If the Project Team is quite large, it may also be beneficial for the Project Manager to check-in with build and test Project Leads to help ensure their management of each sub-team is supported.

Being clear on the frequency of check-ins within a communication plan also helps illustrate how often project status or information may change over time. This helps ensure each stakeholder group is receiving the most current and appropriate order of information.

3. What level of detail is needed for each audience?

In addition to identifying the check-in frequency, knowing what level of detail of the project to address is also an important component to include in a communication plan.

For some executive summaries, a high-level project health report using green, yellow, and red ratings would suffice. Definitions of each color could include: green = everything is on track, yellow = critical risk triggered with a mitigation plan in motion to address the issue, red = critical issue identified, no mitigation plan in progress.

Core Team check-ins will also still be at some kind of summary level; however, because of the audience between Project Sponsors and Subject Matter Experts, the level of detail can be a bit more in the weeds (e.g., specific campaign names, programs, forms, etc.). At this level, the amount of effort against a timeline is also necessary to share, ensuring that the right amount of resourcing and budget are available against scope.

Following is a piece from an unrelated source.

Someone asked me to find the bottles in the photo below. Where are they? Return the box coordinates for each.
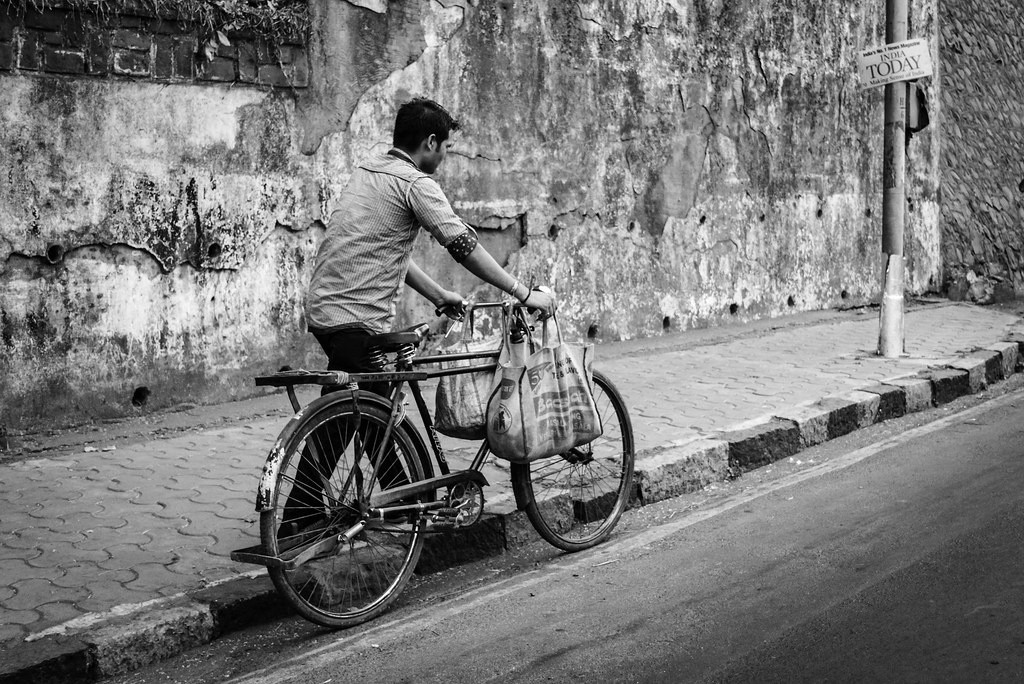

Project Team check-ins are even more detailed, which may include walking through a detailed project plan, issue log, launch plans, etc.

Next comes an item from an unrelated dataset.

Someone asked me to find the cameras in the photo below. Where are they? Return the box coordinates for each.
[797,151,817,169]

4. What kind of information could be pushed and pulled?

Identifying project communication methods and tools as part of the communication plan is also important, so stakeholders are clear on which communications will be pushed and/or pulled.

Pushed communications refer to project information that is sent or “pushed” to the recipient.

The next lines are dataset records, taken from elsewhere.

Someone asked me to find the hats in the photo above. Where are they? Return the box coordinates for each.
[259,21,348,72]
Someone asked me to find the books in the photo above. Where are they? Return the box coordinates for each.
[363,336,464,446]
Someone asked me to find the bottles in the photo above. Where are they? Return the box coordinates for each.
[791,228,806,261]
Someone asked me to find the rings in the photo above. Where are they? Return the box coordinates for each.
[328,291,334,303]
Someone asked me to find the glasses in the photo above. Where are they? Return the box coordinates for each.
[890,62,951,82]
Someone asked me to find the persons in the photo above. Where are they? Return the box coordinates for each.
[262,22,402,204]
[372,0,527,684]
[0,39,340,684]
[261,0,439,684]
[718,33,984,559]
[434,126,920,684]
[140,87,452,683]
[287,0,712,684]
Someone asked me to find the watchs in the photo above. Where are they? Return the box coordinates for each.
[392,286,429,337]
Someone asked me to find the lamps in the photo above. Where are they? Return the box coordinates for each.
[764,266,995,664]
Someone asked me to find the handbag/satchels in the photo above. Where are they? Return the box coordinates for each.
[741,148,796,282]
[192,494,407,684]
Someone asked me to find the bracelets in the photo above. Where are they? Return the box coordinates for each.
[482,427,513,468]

Posting status reports on a project collaboration tool or sending them via email is an easy way to push communications to an audience. This provides a method where internal and/or external project members can easily be notified how the project is progressing related to schedule, budget, and scope.

Pull communication on the other hand allows an audience to review and “pull” information, as if self-service style. There may be an available project status dashboard that is auto populated with data, or an active project plan that’s view-only to see status of fast moving tasks over time.

5. What kind of decisions are needed per audience?

While the framework of a communication plan can be built from the above questions, establishing some kind of decision tree is also helpful when important decisions are needed on a project. Let’s say that the Project Team identified a major issue in the testing phase or a new compliance directive was recently shared which requires rework of forms, landing pages, etc.

Knowing who gets to decide on important decisions helps the Project Manager give the Project Team direction when to continue and log it for a future fix/project, or to completely stop and start the change order process if the scope change will create a significant impact to budget and/or schedule.

After answering these questions, the Project Manager will have a clear communication plan that may look like this:

Name Description Frequency Audience Notes
Steering Committee Executive level project status updates Quarterly Vice President and Directors Presentation of summary project health report
Core Team Check-in High-level project status updates Every two weeks Project Sponsors and Project Leads Project status on milestones, including any decisions needed impacting scope, budget, and schedule
Internal Status Check-in Internal Project Team sync on project status: completed, upcoming, roadblocks Every week Project Team Detailed level of tasks, status, and addressing any roadblocks or decision needed by Core Team
Project Status Reporting Written project status Every two weeks Steering Committee, Core Team, Project Team Emailed project status report
Project Collaboration Microsoft Teams As needed Core Team, Project Team Project documentation, channels, chat, etc.